**ELENCO DEI COMPITI**
**1.** Nell'articolo sull'attacco informatico all'università, trasforma in un elenco puntato più breve il paragrafo che comincia con "In poche ore sono riusciti", mantenendo i fatti principali.
**2.** Riscrivi la parte dell'articolo sull'attacco informatico all'università che comincia con le parole "Un attacco informatico" e termina dopo "a Tor Vergata.", rinominando "Tor Vergata" in "Roma Tre".
**3.** Prosegui l'articolo sull'attacco informatico all'università a partire dal punto in cui si interrompe.

**TESTO PROPOSTO**
Cifrati i dati di docenti e allievi, compromessi oltre 100 computer a disposizione del personale. Il rettore: “Avviare contromisure per circoscrivere il danno, ripristinare dati e ricerche e assicurare il proseguimento della didattica”
Un attacco informatico sta mettendo in ginocchio l’università romana di Tor Vergata, uno dei principali atenei d’Italia. È venerdì sera quando qualcuno si introduce nella rete attraverso un server e inizia a rendere inutilizzabili documenti fondamentali come quelli che contengono le ricerche e le terapie per contrastare Covid 19. La partita per vincere la corsa al vaccino si gioca sempre più sul terreno cyber e anche l’Italia non ne è immune, basti pensare al tentativo di intrusione nell’istituto Spallanzani. Sabotaggi, richieste di riscatto e sofisticate campagne d’attacco con modalità sempre più innovative, capaci di allontanare ogni sospetto. Utilizzano ransomware di ultima generazione non ancora identificati dai migliori sistemi di firewalling, virus da cui non ci si riesce a difendere proprio come è accaduto a Tor Vergata.
In poche ore sono riusciti a criptare i file presenti nei dischi rigidi, mettendo a rischio gli sforzi della comunità scientifica per bloccare la diffusione del coronavirus. Studi sulle molecole che possono impedire l’ingresso nelle cellule umane o sui biomarcatori della voce per effettuare la diagnosi attraverso l’intelligenza artificiale. Ma non solo, l’attacco a tutto il sistema ha colpito ricerche preziose in ogni campo, dalle nuove frontiere per pazienti paralizzati alle possibili forme di vita negli esopianeti. In pratica tutti i documenti di studenti e professori che usufruivano del sistema cloud sono stati cifrati, compresi i dati sensibili, compromettendo oltre 100 computer a disposizione del personale. E si è bloccata anche la didattica a distanza, proprio qui dove era stata implementata in soli cinque giorni, permettendo durante il lockdown di proseguire nella formazione e di far sostenere 71mila esami.

**DATI IN ESAME**
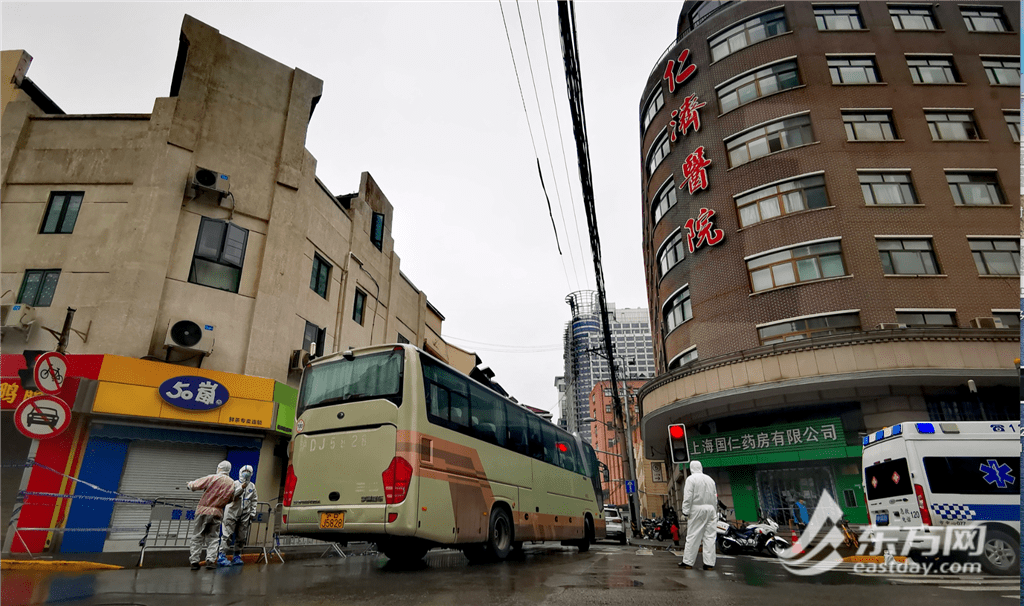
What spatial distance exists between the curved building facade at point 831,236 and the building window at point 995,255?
...
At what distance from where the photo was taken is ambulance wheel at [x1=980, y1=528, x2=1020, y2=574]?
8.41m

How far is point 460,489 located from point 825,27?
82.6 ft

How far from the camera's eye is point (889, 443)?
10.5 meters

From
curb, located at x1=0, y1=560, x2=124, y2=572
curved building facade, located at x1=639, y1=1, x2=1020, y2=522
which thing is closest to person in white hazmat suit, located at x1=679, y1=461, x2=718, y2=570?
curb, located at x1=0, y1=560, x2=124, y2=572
---
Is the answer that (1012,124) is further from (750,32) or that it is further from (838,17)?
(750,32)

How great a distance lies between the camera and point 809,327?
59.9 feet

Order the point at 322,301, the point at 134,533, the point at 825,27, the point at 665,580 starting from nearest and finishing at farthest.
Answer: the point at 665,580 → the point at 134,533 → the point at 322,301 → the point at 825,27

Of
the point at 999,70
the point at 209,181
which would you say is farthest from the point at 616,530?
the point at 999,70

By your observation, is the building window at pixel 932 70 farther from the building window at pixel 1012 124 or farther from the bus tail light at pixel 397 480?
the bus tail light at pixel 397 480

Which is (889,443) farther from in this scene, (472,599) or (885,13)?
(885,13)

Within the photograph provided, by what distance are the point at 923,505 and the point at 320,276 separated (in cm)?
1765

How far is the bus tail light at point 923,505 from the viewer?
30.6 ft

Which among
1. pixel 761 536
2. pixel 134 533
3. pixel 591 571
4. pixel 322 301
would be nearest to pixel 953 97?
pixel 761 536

**RISPOSTE**
**1.**
- In poche ore sono stati criptati i file presenti nei dischi rigidi, mettendo a rischio gli sforzi contro la diffusione del coronavirus.
- Sono stati colpiti gli studi sulle molecole che possono impedire l'ingresso nelle cellule umane e quelli sui biomarcatori della voce per la diagnosi tramite intelligenza artificiale.
- Sono state danneggiate ricerche in ogni campo, dai pazienti paralizzati alle possibili forme di vita negli esopianeti.
- Sono stati cifrati tutti i documenti di studenti e professori presenti nel sistema cloud, compresi i dati sensibili.
- Sono stati compromessi oltre 100 computer a disposizione del personale.
- Si è bloccata la didattica a distanza, implementata in cinque giorni, che durante il lockdown aveva permesso di sostenere 71mila esami.

**2.**
Un attacco informatico sta mettendo in ginocchio l’università romana di Roma Tre, uno dei principali atenei d’Italia. È venerdì sera quando qualcuno si introduce nella rete attraverso un server e inizia a rendere inutilizzabili documenti fondamentali come quelli che contengono le ricerche e le terapie per contrastare Covid 19. La partita per vincere la corsa al vaccino si gioca sempre più sul terreno cyber e anche l’Italia non ne è immune, basti pensare al tentativo di intrusione nell’istituto Spallanzani. Sabotaggi, richieste di riscatto e sofisticate campagne d’attacco con modalità sempre più innovative, capaci di allontanare ogni sospetto. Utilizzano ransomware di ultima generazione non ancora identificati dai migliori sistemi di firewalling, virus da cui non ci si riesce a difendere proprio come è accaduto a Roma Tre.

**3.**
“Per ora non è stato chiesto alcun riscatto e non sappiano ancora cosa abbiano esfiltrato, ma siamo riusciti subito ad avviare contromisure circoscrivendo il danno e attivando il ripristino dal backup, così da non perdere dati, ricerche e assicurare il proseguimento della didattica”, spiega il rettore Orazio Schillaci che ha nominato un consulente in cybersecurity con esperienza in realtà come Telecom, Banca Intesa e la Presidenza del Consiglio ad affiancare il team di informatici dell’università e di Microsoft. Sono al lavoro per determinare la provenienza dell’attacco. Analizzano i log dei sistemi di intrusione, esaminano gli indirizzi ip estratti ed altri indicatori di compromissione, comprese le tattiche utilizzate. Individuare i responsabili non sarà semplice e ad affiancarli ci sarà anche la Polizia Postale perché quello di Tor Vergata non è un caso isolato. Nel mirino ci sono altri atenei, colpiti di recente proprio con le stesse modalità.
Sin dai primi mesi della pandemia le autorità statunitensi ed europee hanno segnalato il moltiplicarsi di tentativi di incursione ai danni di centri di ricerca e ospedali. In alcuni casi si trattava di operazioni a scopo di estorsione, che miravano a sfruttare l’emergenza per ottenere più facilmente riscatti in bitcoin. In altri invece è stato ipotizzato lo spionaggio: la magistratura americana ha incriminato un gruppo di hacker cinesi, accusandoli di avere agito assieme all’intelligence di Pechino.